**Problem**
Find "How far is pixel" in the records that follow; print that line and each subsequent line through the last one, verbatim and with nothing added.

[Dataset records]
________
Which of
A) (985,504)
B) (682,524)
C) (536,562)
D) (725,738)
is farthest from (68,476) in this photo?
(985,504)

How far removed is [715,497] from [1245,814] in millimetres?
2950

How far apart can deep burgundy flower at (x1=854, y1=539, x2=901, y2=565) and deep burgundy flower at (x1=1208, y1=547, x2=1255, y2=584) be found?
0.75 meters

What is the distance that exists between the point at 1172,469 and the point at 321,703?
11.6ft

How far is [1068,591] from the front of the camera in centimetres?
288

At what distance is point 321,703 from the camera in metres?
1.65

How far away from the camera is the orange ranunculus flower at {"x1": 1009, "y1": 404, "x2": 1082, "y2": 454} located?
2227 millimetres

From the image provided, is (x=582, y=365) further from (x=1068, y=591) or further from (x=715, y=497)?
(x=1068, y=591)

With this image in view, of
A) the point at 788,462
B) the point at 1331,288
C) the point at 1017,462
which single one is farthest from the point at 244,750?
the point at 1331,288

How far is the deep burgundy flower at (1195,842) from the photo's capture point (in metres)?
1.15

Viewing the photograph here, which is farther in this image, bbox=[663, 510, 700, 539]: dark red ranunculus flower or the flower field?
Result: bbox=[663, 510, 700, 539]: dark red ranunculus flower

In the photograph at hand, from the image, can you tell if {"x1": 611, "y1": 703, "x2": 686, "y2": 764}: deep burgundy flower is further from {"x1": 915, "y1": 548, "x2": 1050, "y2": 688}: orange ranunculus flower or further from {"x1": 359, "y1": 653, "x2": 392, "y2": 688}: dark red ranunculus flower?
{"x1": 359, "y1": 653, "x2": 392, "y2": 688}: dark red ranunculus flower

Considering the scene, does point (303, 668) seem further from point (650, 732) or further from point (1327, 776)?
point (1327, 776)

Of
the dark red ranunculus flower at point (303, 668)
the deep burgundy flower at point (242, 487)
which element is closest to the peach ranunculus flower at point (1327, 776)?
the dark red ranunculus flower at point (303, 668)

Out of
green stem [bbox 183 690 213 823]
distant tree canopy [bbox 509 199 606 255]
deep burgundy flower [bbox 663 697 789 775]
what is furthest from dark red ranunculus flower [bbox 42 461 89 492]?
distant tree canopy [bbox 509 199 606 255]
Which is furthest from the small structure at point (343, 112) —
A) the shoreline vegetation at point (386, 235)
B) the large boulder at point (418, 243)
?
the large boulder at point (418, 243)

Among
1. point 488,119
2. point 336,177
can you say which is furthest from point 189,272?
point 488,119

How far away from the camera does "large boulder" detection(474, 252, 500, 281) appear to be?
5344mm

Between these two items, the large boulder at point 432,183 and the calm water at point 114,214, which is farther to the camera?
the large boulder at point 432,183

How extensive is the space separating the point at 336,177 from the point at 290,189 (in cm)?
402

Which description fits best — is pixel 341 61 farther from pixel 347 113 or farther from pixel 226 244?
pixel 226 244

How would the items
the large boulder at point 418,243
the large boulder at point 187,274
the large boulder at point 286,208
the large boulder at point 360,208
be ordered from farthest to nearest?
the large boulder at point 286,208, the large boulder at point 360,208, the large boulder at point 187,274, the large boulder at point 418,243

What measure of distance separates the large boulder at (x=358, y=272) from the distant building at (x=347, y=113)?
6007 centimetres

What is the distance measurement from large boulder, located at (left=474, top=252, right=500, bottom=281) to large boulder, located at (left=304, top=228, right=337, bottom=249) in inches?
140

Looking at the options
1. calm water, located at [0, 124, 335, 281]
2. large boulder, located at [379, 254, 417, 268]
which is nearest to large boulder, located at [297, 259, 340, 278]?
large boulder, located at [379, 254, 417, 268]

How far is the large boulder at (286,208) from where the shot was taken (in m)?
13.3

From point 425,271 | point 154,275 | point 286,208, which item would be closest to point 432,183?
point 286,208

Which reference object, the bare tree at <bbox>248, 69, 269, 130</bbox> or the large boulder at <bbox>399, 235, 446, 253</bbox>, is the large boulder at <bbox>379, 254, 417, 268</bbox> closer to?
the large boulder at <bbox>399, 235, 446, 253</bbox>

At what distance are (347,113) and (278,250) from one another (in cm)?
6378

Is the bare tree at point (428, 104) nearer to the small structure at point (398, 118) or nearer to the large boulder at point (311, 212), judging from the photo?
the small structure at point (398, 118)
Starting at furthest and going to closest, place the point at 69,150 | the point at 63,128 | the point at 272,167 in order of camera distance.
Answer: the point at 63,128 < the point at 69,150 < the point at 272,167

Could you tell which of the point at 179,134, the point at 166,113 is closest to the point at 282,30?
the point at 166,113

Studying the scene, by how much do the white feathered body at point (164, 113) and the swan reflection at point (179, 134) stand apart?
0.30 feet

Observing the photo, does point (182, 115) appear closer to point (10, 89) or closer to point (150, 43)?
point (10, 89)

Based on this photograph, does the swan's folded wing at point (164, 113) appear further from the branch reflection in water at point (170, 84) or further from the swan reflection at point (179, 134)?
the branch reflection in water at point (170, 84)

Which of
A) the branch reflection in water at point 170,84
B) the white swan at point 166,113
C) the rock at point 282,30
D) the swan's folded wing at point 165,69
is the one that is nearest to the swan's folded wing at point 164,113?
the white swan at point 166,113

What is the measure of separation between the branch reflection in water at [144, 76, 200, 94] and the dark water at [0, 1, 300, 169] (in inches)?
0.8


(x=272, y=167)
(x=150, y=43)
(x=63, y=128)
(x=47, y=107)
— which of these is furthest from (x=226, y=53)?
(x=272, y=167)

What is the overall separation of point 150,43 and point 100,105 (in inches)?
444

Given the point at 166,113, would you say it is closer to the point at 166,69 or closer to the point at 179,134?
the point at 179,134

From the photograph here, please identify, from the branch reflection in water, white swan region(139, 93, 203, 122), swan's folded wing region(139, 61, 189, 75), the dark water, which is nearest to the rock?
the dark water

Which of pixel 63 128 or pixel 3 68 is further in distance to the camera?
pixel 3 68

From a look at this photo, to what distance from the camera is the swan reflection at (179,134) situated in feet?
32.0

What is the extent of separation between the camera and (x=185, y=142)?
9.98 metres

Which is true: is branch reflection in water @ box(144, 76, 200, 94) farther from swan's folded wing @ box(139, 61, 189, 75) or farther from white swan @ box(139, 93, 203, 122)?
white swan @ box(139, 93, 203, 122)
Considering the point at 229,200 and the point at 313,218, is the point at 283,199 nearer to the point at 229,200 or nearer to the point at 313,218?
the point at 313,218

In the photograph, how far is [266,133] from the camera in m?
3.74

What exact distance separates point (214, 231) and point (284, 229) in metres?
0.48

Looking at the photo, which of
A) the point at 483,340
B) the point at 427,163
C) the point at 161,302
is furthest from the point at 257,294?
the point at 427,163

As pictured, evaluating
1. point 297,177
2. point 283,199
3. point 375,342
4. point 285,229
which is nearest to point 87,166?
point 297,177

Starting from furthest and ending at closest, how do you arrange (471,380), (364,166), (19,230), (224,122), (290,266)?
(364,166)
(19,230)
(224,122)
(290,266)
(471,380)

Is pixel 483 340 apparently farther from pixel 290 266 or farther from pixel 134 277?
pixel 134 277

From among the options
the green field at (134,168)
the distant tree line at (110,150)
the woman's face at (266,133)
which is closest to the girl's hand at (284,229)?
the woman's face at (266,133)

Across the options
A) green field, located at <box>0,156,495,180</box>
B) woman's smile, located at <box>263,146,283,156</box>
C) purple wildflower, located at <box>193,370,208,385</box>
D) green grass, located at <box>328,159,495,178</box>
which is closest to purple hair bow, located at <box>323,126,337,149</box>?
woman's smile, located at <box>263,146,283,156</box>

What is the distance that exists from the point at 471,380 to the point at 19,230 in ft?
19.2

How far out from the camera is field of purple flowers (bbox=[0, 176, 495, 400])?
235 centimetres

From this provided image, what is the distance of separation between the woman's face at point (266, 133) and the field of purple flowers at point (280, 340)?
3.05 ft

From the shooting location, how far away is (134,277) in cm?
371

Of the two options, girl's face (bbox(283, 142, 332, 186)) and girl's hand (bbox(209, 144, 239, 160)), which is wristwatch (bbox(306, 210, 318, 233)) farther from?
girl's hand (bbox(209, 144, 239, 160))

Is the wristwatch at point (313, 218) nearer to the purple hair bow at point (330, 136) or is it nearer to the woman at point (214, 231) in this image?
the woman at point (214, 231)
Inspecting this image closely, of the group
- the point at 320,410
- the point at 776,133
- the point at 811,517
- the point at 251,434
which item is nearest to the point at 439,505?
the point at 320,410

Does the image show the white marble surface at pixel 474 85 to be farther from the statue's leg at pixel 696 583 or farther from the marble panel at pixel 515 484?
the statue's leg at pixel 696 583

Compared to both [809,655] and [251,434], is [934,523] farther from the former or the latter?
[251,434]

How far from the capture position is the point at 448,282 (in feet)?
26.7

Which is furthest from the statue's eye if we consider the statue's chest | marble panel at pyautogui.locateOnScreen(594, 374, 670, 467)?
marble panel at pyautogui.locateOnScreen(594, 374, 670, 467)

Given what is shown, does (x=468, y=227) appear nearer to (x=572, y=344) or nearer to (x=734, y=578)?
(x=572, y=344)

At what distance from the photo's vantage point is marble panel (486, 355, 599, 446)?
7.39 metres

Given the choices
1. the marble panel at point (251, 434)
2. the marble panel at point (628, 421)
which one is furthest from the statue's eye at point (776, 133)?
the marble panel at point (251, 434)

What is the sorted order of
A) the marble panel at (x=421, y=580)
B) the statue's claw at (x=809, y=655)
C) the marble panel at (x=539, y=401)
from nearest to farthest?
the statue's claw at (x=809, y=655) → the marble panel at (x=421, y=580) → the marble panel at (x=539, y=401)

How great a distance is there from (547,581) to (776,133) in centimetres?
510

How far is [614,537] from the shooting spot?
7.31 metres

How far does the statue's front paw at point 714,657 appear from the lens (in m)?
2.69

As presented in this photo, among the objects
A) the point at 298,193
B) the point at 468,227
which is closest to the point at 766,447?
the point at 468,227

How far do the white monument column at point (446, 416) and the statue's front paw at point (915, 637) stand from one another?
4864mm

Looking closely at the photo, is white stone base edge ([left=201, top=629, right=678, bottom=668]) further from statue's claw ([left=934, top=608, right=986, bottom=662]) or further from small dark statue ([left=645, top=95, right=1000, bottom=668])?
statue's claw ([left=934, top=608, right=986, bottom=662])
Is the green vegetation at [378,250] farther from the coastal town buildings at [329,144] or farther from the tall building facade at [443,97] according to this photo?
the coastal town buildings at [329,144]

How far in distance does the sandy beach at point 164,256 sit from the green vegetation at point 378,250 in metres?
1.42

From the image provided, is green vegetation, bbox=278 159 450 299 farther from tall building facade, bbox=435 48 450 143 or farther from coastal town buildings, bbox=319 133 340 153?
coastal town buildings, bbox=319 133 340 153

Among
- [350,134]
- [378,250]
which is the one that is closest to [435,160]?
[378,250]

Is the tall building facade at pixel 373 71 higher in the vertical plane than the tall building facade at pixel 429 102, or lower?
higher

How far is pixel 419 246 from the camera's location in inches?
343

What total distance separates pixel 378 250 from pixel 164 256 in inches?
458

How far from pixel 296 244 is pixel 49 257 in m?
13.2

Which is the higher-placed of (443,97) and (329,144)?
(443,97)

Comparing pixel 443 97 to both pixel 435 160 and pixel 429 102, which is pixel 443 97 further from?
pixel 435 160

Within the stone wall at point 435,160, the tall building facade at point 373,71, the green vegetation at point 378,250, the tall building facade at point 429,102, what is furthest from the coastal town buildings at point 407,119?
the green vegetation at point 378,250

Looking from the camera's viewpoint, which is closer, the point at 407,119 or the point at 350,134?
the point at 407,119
________
**Answer in full**
How far is pixel 419 246 from the camera's location in inches?
343

What total distance separates pixel 378 250 from pixel 164 256 in inches?
458

How far from pixel 296 244 is pixel 49 257 in m?
13.2

Which is the higher-placed of (443,97) and (329,144)?
(443,97)

Comparing pixel 443 97 to both pixel 435 160 and pixel 429 102, which is pixel 443 97 further from?
pixel 435 160

Within the stone wall at point 435,160, the tall building facade at point 373,71, the green vegetation at point 378,250, the tall building facade at point 429,102, what is furthest from the coastal town buildings at point 407,119?
the green vegetation at point 378,250

Looking from the camera's viewpoint, which is closer, the point at 407,119 or the point at 350,134?
the point at 407,119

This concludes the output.